What to work on =>
1) In the essay on standing out at a party, which traits describe the kind of guy the narrator says he could have been mistaken for while standing by the refrigerator?
2) Return the passage of the essay on standing out at a party between "Ever since I" and "boisterous, silent ways.", inclusive.

[Document passage start]

How To Be the Most Attractive Guy At a Party and Still Stay In a Monogamous Relationship

I leaned against the refrigerator, my eyes staring at the center of the room.  The lights were off.  In the middle of the living room my friends danced in the dark on top of two wooden coffee tables. I was actually kind of jealous. The music bounced off the walls and everyone who surrounded me were lost in their movements, and I stood deafeningly still, statuesque even.  I would’ve been mistaken as any other guy, shy of his wits, afraid of women, and unable to open up.  I didn’t want to be that guy, the so called wall flower.  But, as I stood wondering inclusively, the truth was that that guy and I, were the exact same person.  Lost.

Ever since I could remember being social, I was always somewhat flirtatious.  My friends hated me for it.  More exact, my socially challenged friends hated me for it.  Just the way I presented myself openly, the updraft of comfort, the easily drawn out sexual undertones; my guy friends hated it, they would stand idly by watching me talk.  It wasn’t always like that.  There was a time where no one could get any two words out of me, much less a conversation.  However, once I was able to open up, laugh, and pry into a deeper meaning with most people I met, I found an inevitable charm.  Since then, I never looked back onto my more proper and less boisterous, silent ways.

[Document passage end]
[Data shown start]

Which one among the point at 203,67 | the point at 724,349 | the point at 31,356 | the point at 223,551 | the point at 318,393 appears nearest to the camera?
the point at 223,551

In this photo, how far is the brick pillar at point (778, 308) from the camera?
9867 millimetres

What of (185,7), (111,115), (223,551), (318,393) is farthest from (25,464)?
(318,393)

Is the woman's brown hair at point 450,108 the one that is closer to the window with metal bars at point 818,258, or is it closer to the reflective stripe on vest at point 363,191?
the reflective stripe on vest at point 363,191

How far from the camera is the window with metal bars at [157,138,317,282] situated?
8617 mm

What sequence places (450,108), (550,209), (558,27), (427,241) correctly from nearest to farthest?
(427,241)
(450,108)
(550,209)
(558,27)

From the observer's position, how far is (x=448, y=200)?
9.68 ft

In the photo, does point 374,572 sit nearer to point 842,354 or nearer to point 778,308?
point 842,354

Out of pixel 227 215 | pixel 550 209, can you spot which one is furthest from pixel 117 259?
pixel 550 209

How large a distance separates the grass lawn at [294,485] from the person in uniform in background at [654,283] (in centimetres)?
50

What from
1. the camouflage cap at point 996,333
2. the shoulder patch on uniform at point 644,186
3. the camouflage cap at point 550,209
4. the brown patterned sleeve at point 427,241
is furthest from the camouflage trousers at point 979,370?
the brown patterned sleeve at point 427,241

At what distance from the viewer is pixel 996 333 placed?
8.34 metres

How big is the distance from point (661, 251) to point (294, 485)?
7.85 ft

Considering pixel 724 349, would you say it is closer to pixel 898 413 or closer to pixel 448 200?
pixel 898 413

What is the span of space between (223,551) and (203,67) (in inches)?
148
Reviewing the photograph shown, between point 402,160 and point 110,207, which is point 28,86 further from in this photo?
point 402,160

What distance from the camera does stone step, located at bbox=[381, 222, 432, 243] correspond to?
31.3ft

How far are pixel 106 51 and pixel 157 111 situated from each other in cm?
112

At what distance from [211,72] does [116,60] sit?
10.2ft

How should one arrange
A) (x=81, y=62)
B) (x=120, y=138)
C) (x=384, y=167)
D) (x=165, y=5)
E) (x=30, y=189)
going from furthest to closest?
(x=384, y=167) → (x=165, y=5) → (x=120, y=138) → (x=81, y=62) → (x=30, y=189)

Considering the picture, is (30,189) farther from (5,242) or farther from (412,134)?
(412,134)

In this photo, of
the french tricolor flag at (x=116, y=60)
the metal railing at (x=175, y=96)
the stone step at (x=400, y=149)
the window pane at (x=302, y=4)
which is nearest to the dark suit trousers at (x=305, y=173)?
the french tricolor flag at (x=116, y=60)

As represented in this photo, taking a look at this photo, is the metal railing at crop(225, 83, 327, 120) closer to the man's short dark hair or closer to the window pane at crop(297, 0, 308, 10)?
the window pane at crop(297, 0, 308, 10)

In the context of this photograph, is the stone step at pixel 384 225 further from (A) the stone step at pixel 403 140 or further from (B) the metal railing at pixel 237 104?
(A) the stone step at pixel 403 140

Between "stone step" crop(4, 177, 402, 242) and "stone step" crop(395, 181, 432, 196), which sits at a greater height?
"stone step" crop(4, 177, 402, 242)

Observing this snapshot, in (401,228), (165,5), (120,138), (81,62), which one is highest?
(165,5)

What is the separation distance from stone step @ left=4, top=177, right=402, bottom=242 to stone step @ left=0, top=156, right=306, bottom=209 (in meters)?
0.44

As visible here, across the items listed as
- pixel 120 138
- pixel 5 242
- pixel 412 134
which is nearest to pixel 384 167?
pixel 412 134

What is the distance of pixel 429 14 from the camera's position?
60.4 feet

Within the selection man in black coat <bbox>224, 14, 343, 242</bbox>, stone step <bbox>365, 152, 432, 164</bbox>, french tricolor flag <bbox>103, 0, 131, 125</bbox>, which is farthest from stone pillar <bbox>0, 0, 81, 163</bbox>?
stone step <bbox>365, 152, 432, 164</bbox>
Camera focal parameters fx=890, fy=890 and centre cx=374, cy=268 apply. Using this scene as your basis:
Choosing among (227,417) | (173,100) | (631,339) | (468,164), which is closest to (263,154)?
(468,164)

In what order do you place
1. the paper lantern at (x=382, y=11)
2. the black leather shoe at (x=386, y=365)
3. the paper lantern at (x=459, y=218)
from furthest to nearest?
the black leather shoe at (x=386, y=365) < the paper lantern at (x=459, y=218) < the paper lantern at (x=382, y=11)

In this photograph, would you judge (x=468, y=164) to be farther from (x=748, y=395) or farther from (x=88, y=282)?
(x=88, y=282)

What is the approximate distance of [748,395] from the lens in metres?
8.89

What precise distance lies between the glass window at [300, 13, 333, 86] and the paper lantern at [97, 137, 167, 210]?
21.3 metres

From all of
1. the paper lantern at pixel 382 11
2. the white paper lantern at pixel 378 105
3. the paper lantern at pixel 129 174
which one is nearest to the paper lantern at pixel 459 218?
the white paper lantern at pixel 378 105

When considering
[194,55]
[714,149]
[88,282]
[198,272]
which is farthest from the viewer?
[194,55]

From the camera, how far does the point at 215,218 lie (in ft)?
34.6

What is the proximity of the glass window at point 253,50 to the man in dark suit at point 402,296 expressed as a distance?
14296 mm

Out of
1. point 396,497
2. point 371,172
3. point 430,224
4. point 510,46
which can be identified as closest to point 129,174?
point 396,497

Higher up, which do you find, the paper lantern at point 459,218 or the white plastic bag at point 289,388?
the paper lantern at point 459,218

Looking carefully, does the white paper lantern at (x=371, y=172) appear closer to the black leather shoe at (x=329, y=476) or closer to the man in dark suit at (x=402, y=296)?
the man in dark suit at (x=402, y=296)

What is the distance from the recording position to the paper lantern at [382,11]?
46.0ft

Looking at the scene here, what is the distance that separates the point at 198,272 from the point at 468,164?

[Data shown end]

Answers =>
1)
- Shy of his wits
- Afraid of women
- Unable to open up

2)
Ever since I could remember being social, I was always somewhat flirtatious.  My friends hated me for it.  More exact, my socially challenged friends hated me for it.  Just the way I presented myself openly, the updraft of comfort, the easily drawn out sexual undertones; my guy friends hated it, they would stand idly by watching me talk.  It wasn’t always like that.  There was a time where no one could get any two words out of me, much less a conversation.  However, once I was able to open up, laugh, and pry into a deeper meaning with most people I met, I found an inevitable charm.  Since then, I never looked back onto my more proper and less boisterous, silent ways.